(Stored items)
>>>>>

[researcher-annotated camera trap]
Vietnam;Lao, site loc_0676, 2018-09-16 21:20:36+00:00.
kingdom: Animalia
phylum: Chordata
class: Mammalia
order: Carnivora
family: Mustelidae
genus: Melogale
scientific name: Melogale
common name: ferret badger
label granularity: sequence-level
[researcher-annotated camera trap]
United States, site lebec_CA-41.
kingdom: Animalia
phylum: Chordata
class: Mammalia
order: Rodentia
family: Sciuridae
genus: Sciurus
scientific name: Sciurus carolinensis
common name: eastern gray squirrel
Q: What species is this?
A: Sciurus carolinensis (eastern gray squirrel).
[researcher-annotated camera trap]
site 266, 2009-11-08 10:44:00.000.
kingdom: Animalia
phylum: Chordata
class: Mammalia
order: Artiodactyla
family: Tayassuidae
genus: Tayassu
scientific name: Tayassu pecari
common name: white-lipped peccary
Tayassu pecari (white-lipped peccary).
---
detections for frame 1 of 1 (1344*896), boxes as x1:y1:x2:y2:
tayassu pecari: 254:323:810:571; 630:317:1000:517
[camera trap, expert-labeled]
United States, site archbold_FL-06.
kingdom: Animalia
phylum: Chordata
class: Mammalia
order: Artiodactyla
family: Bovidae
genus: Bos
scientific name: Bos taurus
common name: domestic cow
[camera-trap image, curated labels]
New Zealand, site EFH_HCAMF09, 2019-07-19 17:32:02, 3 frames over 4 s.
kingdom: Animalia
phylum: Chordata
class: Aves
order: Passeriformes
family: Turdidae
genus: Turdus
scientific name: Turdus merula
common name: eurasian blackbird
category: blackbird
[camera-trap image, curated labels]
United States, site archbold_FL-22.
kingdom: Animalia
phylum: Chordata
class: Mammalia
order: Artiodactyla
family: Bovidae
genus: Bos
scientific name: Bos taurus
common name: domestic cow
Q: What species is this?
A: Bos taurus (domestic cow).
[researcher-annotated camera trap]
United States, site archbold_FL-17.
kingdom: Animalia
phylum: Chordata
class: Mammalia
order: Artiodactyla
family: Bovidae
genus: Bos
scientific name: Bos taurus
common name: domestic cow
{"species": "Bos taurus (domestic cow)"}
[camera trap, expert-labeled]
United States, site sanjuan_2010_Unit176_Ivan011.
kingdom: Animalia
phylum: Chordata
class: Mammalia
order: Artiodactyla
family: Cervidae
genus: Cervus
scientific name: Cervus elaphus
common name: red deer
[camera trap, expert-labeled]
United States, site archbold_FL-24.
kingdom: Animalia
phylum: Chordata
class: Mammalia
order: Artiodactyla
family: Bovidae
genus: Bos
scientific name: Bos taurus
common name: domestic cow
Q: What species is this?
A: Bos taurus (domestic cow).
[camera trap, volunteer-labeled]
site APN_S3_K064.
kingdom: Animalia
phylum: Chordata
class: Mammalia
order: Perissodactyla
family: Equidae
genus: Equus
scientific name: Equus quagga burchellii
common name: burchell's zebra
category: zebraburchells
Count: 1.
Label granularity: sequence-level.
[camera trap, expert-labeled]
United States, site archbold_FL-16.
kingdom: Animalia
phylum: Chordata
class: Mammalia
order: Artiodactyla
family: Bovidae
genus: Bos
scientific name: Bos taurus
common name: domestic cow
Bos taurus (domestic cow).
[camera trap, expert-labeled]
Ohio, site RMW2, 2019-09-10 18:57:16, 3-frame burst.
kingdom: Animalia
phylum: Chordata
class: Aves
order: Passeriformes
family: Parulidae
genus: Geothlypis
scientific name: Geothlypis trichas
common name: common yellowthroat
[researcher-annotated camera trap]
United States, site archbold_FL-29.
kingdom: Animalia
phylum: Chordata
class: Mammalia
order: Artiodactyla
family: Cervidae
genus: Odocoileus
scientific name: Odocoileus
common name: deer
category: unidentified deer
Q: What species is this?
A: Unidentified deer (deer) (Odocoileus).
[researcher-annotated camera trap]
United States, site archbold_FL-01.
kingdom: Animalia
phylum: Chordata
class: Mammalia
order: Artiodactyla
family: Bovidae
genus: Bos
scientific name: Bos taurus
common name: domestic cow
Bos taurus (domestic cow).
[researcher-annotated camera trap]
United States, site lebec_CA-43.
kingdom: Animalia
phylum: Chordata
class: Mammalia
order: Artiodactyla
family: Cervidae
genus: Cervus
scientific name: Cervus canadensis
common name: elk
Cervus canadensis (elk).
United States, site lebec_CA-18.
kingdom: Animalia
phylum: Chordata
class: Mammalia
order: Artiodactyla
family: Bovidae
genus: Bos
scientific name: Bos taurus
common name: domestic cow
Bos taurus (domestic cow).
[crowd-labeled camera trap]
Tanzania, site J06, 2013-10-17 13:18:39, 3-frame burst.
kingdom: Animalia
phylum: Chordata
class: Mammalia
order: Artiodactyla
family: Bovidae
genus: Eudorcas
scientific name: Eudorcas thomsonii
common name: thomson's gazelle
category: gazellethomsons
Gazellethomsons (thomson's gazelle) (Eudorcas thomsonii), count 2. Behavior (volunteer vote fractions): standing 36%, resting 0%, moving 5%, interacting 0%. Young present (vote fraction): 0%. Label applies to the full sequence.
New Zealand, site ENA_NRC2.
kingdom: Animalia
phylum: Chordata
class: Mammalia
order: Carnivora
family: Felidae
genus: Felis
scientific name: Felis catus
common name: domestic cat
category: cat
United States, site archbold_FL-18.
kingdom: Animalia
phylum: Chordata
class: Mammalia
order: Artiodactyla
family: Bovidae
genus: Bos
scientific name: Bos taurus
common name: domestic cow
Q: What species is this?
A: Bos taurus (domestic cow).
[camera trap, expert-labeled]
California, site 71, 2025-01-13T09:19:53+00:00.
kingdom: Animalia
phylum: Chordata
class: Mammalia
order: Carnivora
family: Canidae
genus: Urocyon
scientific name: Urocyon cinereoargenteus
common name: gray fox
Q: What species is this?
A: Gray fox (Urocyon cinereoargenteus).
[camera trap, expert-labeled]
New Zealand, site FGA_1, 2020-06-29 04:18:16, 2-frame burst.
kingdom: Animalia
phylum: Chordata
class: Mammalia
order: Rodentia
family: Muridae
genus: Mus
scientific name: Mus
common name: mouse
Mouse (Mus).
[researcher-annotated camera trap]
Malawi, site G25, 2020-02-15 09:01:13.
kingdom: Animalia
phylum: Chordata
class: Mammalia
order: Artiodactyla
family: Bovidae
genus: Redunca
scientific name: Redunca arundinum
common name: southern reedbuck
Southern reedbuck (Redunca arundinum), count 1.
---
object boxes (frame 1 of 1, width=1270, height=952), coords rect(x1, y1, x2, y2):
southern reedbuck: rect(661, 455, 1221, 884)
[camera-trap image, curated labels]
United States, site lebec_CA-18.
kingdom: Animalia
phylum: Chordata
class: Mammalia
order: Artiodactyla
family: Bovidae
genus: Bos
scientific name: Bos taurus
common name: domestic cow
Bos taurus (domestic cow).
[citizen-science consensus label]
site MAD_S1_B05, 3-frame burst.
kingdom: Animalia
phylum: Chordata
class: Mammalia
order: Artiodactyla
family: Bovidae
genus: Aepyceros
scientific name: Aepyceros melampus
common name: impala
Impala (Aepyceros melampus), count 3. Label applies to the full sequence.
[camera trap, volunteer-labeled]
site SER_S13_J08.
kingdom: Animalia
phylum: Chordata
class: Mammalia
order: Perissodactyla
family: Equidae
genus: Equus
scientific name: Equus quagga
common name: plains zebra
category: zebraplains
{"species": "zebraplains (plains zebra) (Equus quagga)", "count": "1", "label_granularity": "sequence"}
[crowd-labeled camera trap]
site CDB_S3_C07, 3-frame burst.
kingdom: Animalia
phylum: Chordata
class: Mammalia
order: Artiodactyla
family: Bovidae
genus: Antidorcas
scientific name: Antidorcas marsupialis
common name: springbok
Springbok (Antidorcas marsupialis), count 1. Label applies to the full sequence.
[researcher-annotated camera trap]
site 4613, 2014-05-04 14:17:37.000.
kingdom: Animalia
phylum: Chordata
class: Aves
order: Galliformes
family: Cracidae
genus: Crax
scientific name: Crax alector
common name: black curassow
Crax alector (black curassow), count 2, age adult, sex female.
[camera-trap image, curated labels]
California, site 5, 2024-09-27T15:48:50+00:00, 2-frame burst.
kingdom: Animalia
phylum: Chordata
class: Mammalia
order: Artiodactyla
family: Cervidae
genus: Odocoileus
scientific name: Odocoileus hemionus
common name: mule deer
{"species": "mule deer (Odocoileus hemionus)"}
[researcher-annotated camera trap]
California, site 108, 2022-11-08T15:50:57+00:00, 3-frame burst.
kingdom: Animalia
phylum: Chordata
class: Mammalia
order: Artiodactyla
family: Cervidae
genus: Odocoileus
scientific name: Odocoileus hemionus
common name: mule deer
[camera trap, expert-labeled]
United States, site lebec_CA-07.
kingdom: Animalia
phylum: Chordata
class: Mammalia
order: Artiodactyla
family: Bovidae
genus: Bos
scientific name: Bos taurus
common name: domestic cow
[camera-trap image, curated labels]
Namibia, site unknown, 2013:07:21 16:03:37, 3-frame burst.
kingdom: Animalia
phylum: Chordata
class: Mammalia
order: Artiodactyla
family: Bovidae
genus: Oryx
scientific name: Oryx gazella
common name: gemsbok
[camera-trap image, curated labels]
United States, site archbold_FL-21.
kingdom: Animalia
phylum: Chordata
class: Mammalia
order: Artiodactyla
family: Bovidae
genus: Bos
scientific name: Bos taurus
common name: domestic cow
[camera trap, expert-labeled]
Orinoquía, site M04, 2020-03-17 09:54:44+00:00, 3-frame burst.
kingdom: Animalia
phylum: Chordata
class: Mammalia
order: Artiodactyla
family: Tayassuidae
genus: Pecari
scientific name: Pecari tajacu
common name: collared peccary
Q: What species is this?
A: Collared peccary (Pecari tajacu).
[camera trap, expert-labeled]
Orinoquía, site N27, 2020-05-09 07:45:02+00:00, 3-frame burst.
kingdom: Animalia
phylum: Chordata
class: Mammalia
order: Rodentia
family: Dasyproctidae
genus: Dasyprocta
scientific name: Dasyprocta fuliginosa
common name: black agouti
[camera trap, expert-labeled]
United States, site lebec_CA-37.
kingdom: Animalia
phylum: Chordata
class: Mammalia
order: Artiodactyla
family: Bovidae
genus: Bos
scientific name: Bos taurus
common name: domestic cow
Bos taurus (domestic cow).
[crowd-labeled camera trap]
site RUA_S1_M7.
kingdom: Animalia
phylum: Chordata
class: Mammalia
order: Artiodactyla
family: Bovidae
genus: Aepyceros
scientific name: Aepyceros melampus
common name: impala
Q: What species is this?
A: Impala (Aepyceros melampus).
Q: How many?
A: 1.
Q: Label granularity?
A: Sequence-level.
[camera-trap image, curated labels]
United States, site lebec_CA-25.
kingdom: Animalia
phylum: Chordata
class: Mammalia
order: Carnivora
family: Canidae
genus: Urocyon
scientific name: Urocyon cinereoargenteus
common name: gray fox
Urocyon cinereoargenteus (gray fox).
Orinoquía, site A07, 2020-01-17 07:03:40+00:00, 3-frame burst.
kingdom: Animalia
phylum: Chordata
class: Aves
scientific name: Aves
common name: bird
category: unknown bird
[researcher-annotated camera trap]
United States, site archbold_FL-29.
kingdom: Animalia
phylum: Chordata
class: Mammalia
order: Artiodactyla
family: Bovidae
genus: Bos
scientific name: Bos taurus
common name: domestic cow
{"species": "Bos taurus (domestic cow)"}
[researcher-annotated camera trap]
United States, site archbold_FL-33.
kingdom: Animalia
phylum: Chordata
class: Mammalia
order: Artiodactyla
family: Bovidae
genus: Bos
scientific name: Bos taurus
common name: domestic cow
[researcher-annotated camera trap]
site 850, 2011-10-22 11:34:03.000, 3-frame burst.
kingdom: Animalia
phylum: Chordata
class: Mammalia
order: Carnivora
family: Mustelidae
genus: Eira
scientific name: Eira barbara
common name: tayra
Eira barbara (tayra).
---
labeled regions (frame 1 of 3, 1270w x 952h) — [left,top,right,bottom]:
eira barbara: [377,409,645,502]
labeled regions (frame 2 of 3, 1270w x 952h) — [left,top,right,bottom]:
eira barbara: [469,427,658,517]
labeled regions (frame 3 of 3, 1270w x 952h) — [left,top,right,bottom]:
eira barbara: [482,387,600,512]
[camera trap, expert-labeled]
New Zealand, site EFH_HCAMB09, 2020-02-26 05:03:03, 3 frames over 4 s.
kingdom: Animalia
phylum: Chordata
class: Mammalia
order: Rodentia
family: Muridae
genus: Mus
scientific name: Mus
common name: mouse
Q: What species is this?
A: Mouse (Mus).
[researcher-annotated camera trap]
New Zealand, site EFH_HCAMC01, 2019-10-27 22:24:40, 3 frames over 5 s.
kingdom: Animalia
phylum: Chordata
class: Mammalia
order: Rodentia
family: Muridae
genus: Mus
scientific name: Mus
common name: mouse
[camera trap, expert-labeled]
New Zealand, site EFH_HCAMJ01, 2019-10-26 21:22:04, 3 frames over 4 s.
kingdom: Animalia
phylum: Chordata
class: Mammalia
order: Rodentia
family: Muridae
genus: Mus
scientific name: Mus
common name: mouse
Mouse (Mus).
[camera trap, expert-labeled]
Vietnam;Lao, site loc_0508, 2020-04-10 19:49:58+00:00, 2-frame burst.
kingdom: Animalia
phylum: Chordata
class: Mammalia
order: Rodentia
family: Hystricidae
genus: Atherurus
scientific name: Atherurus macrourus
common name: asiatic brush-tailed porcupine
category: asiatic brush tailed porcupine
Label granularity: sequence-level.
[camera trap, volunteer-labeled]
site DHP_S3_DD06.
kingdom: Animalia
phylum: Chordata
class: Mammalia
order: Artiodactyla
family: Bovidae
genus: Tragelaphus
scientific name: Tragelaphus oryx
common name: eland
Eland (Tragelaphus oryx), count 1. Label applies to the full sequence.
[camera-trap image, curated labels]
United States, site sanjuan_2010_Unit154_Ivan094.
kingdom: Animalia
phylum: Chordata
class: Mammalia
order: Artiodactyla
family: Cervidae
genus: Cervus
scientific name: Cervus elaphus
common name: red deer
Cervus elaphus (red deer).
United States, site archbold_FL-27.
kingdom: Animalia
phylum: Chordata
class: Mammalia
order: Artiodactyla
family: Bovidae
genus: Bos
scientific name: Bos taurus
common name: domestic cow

<<<<<

§ **Exercise instructions**: What lines in the entries above include the string "Orinoquía"? Return each one.

§ **Output of the exercise**:
Orinoquía, site M04, 2020-03-17 09:54:44+00:00, 3-frame burst.
Orinoquía, site N27, 2020-05-09 07:45:02+00:00, 3-frame burst.
Orinoquía, site A07, 2020-01-17 07:03:40+00:00, 3-frame burst.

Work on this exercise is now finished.